I also listened to Undead Girl Gang by Lily Anderson before ContemporaryAThon, which is a weird like fantasy but contemporary feeling book about Mila Flores who brings back her best friend from the dead. The catch is that it’s only for seven days and also that she also brought back these two mean girls as well, June and Dayton. The four girls have some fascinating adventures as they try to uncover who murdered Riley, although June and Dayton are adamant they did not hang themselves. This book was… well, interesting. I’m so mad at the way it ended, I can’t even wrap my head around giving you a more fair view of whether the book was good or not. Basically, if you want to read a YA fantasy/romance type story, this is not for you.

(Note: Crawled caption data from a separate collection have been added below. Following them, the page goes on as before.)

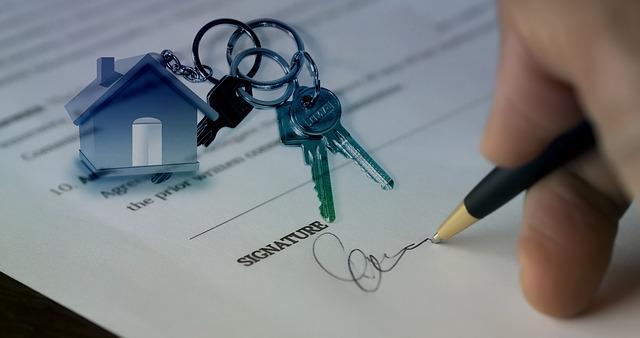 podpis smlouvy o bydlení, klíčenka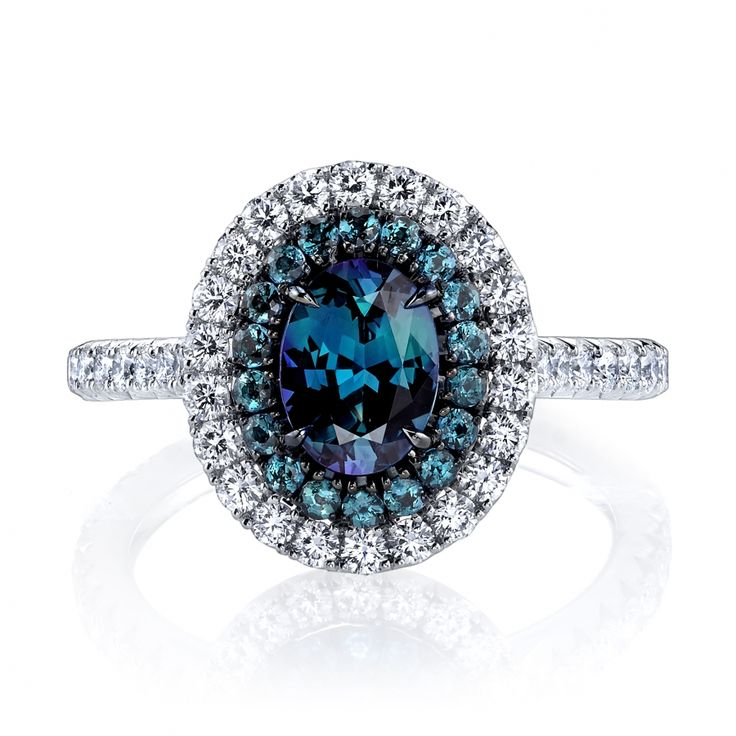 Rosamaria G Frangini | High Deep Blue Jewellery | Omi Prive - Alexandrite and diamond ring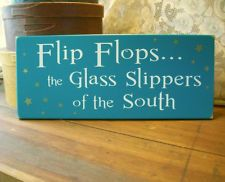 Flip Flops Glass Slippers of South Wood Beach Sign Summer Wall Decor Plaque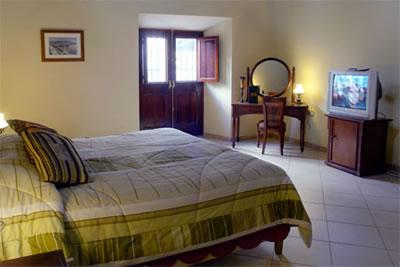 Habitación del Hotel Palacio O' Farril, Cuba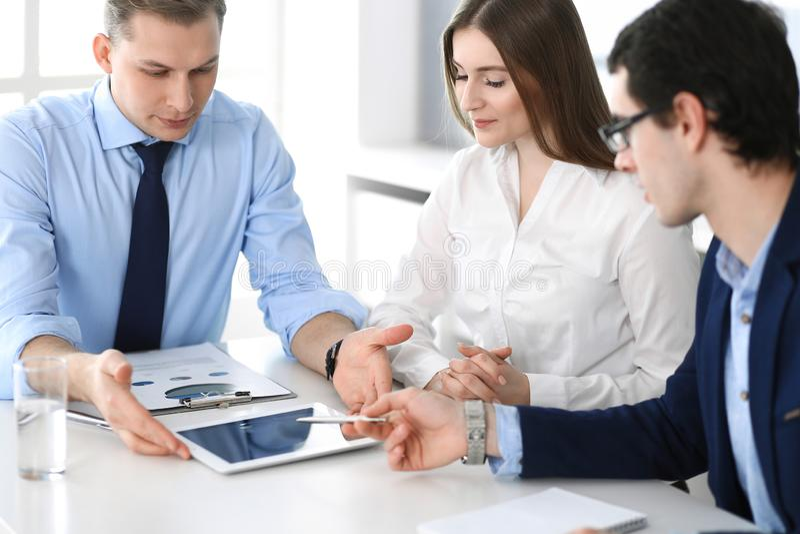 Gruppe Gesch?ftsleute, die Fragen am Treffen im modernen B?ro besprechen Manager an der Verhandlung oder am Geistesblitz stockfotografie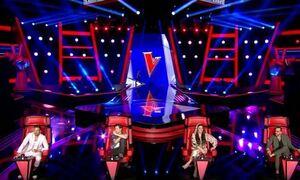 The Voice: Απίστευτο σκηνικό! Ο Μουζουράκης άρπαξε διαγωνιζόμενη (videos)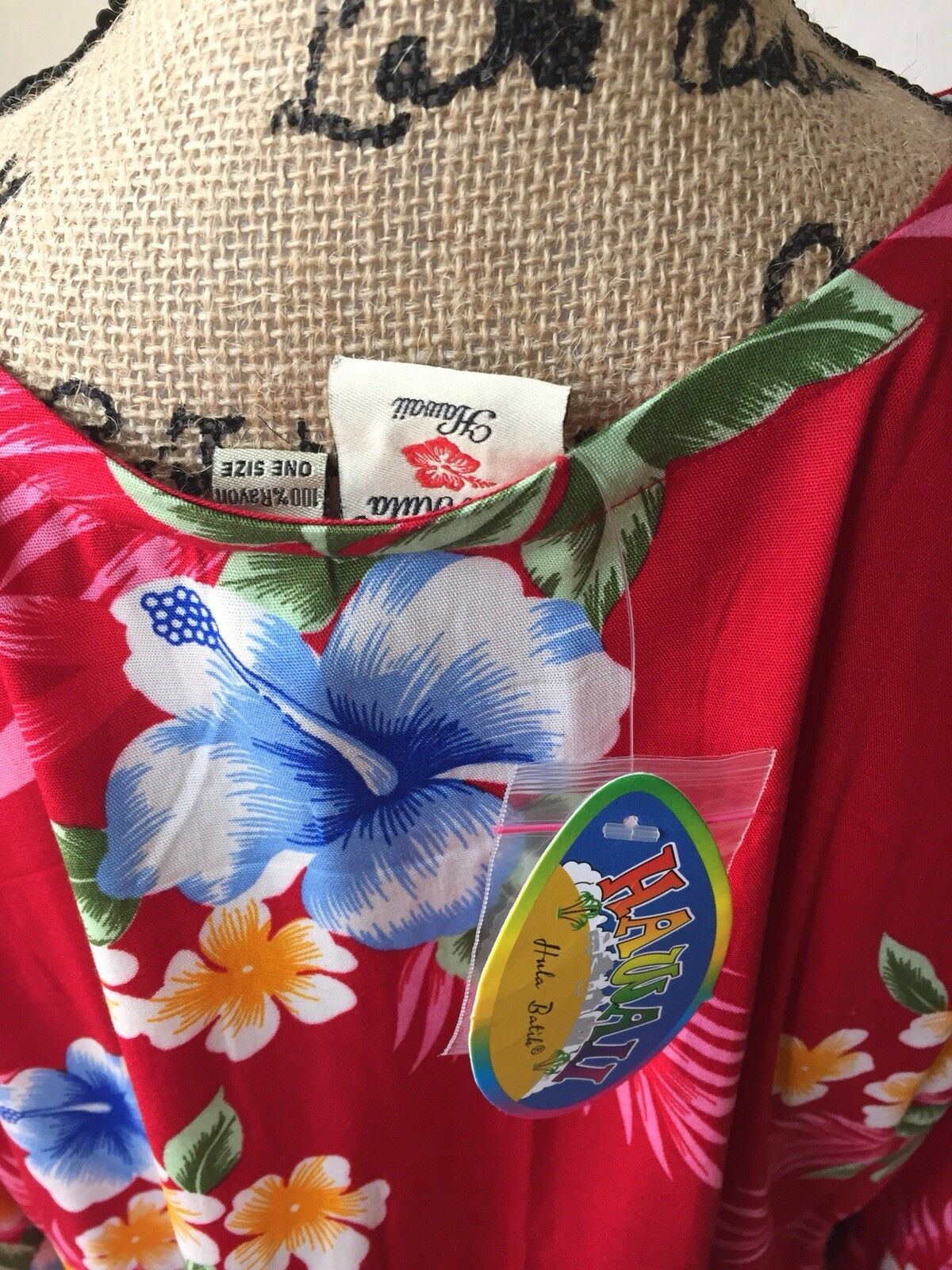NWT NWT NWT Hawaii Hula Batila Cover Up Red  Size One 8d75a1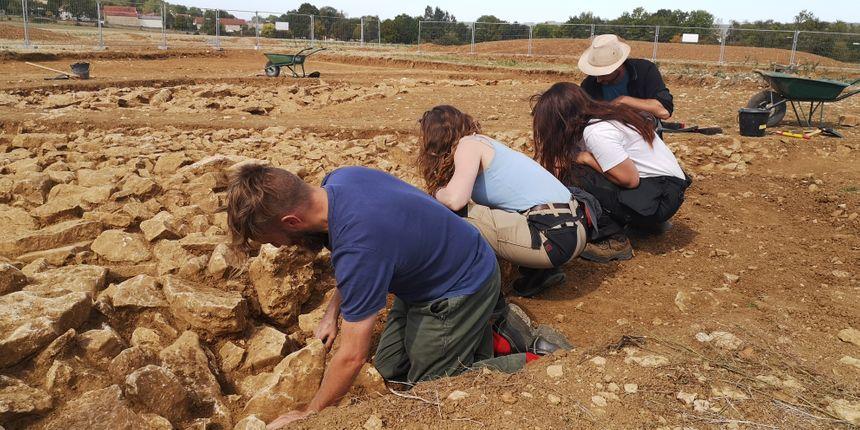 Les archéologues sur le chantier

And then it was ContemporaryAThon, so I will direct you to that post if you would like my feelings about Level Up by Cathy Yardley (spoiler alert: I loved it), Thirsty by Mia Hopkins (amazing), Royal Holiday by Jasmine Guillory (aka apparently the first Black romance writer!!! My annoyance…), Pride by Ibi Zoboi (not for me, but could be for you), Don’t Date Rosa Santos by Nina Moreno (loved it, can’t wait for Moreno’s sophomore novel), Stripped by Zoey Castille (I HATED the beginning, but I actually really enjoyed the book), The Japanese Lover by Isabel Allende (I should never read literary fiction, let’s be real), and The Write Escape by Charish Reid (why would you denigrate romance in a romance novel??? Je ne comprend pas.). So enjoy my thoughts over on the ContemporaryAThon Wrap Up post if you would like.
My favorite book of the month was Level Up by Cathy Yardley. What was yours? Was your September not that great or was it lovely? All I know is that, “I’m so glad I live in a world where there are Octobers,” is truly the best quote for how I’m feeling as I write this post. I’m sitting in my local coffee shop with a new scarf wrapped around me and a white chocolate mocha latte beside my laptop. It’s a good month and NC may FINALLY be taking a turn for Fall. Fingers crossed!